Exercise brief:
Rewrite the rows from the line holding "At what depth" through the end of the rows, inclusive, changing "nearest" to "closest" and leaving all else unchanged.
>> Begin Stored rows
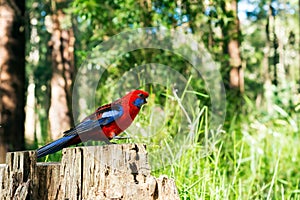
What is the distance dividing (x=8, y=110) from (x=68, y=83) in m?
5.99

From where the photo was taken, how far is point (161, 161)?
4.71 meters

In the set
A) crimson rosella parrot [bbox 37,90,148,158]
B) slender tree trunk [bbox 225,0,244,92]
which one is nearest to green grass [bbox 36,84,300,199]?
crimson rosella parrot [bbox 37,90,148,158]

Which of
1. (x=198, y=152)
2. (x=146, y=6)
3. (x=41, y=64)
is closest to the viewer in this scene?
(x=198, y=152)

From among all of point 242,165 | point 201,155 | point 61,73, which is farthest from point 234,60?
point 201,155

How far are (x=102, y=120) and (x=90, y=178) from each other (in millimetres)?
453

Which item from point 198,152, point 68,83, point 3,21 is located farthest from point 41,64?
point 198,152

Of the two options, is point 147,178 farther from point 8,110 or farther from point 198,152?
point 8,110

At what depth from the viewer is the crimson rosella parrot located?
3547mm

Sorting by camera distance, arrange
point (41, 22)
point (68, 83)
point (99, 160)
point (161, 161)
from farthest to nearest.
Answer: point (41, 22), point (68, 83), point (161, 161), point (99, 160)

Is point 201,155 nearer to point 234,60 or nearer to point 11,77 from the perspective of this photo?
point 11,77

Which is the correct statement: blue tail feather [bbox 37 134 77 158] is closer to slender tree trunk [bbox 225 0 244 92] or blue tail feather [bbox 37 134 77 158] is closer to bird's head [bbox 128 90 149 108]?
bird's head [bbox 128 90 149 108]

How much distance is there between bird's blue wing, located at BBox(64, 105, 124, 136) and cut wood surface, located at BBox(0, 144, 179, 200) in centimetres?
30

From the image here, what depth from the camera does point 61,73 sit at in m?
11.7

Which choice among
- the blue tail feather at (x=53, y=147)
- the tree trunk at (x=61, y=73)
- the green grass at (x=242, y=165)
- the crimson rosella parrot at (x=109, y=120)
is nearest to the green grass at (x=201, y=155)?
the green grass at (x=242, y=165)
>> End Stored rows
Reply:
At what depth from the viewer is the crimson rosella parrot located?
3547mm

Sorting by camera distance, arrange
point (41, 22)
point (68, 83)
point (99, 160)
point (161, 161)
from farthest to closest.
Answer: point (41, 22), point (68, 83), point (161, 161), point (99, 160)

Is point 201,155 nearer to point 234,60 or nearer to point 11,77 from the perspective of this photo?
point 11,77

Which is the correct statement: blue tail feather [bbox 37 134 77 158] is closer to slender tree trunk [bbox 225 0 244 92] or blue tail feather [bbox 37 134 77 158] is closer to bird's head [bbox 128 90 149 108]?
bird's head [bbox 128 90 149 108]

How much distance is there between bird's blue wing, located at BBox(64, 105, 124, 136) and cut wood surface, located at BBox(0, 144, 179, 200) in centimetres?
30

From the image here, what depth from the camera does point 61,73 sit at in m?
11.7

Which choice among
- the blue tail feather at (x=53, y=147)
- the tree trunk at (x=61, y=73)
- the green grass at (x=242, y=165)
- the crimson rosella parrot at (x=109, y=120)
is closest to the green grass at (x=201, y=155)?
the green grass at (x=242, y=165)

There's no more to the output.